Friday, August 05, 2005

Again the winds of change blow through my life.....

Again my sanity is being tested. Again my peace of mind has been left swaying in the breezes of change. What the hell?!?! And FUCK.
I really need to find a job that I can do that will make me the kind of money I need to take care of everything. I keep feeling like I am in the wrong place at the wrong time. Seriously. I have been experiencing what I can only describe as pauses. Where I just stop. I'm aware of everything, yet I cannot move or speak. I feel strange at the same time that this is happening. Like surreal. The only thing in my mind at those moments is that I am not doing the right thing. I am not were I am supposed to be. I don't know if it pertains to that moment or if it pertains to all my moments. It even happend on the freeway on the way home yesterday, after it happend when I left my brothers apartment. ( I was goiing down the stairs and almost fell because I froze)

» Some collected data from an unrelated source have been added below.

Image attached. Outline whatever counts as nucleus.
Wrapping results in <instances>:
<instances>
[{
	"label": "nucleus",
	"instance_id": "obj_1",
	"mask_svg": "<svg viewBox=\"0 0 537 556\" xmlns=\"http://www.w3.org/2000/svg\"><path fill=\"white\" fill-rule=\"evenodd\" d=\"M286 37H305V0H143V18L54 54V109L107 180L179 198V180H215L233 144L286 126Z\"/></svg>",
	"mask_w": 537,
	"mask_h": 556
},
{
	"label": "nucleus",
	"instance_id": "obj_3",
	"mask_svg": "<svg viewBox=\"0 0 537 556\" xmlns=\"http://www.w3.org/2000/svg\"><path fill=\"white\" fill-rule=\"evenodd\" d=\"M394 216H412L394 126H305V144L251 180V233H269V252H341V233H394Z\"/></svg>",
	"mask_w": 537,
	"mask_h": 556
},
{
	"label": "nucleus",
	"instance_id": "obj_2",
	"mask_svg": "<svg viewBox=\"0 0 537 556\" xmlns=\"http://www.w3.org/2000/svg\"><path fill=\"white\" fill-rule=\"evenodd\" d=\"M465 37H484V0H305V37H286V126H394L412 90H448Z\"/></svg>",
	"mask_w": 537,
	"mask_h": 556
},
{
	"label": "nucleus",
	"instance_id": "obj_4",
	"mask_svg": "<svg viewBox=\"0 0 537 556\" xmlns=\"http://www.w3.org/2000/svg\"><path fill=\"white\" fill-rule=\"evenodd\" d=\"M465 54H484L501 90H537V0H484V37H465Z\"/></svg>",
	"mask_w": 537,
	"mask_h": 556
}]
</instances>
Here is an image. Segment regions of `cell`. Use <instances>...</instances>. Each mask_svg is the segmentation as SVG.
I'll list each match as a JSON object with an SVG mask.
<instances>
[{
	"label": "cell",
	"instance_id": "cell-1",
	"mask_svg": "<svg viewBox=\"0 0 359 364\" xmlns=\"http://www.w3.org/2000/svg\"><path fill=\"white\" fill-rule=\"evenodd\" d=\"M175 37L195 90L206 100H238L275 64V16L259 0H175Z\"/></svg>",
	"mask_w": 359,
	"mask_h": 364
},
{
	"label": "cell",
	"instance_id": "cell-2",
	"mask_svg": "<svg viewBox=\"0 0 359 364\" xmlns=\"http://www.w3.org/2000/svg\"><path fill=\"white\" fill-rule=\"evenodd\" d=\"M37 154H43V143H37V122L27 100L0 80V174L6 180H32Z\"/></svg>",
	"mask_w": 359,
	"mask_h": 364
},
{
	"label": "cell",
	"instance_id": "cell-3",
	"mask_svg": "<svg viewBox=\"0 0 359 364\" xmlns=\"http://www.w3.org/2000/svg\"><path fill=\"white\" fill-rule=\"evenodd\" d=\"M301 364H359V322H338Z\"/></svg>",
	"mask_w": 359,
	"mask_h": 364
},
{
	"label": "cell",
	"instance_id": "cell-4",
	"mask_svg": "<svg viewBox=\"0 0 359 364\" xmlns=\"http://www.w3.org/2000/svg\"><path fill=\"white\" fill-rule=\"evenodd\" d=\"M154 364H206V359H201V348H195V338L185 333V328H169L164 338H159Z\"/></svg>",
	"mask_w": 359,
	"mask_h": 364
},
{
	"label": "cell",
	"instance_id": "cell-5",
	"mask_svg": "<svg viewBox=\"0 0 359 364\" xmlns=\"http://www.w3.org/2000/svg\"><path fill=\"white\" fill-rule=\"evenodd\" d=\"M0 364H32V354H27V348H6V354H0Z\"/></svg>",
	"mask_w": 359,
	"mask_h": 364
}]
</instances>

So I am bombing down the freeway, all three kids in the car, and I feel that strange disembodiement again. Surreal. Pause.
It comes with a strange tinging in my spine and stomach. A weird, lightness on the back of my neck. And I know. I am in the wrong moment.
But I don't know were else I should be. Or what I should be doing. Or were I should go to find out. I have tried praying, talking to god. Meditating. Dream interpretation. Talking to myself. Writing it out on paper. I still don't know.
I just know its not right. What I am doing now. Where I am now.
And now the house is up for grabs again and I don't know what I am going to do or where I am going to go. All of the people I have helped are unavailable.
They have there own lives and there own worries. I guess I did a great job.
But at what cost to my children and myself.
I really don't want to live in my car, or under a bridge. I am getting scared that that is going to be my only option. I can't live with T and D. There place is just to small. And they promised themselves they weren't going to let anyone live with them. I can't live with Derek. His truck just won't hold me and my kids. And I refuse to live with his mom. That wouldn't be fair to her.
I can't live with my brother. Our mom already lives there. I can't live with my parents and wouldn't ever. I can't live with K and G their place is smaller then T and D's. I can't live with Jaimie, she is in public housing and would get evicted. I can't live in a hotel. I can't afford that. I need to pull a great job out of my ass. I need to pull affordable housing out of my ass. Hell I need to pull a different life out of my ass. This is depressing me when I already feel ill.
God I hate it when I get whiney. I need to go get some fucking cheese.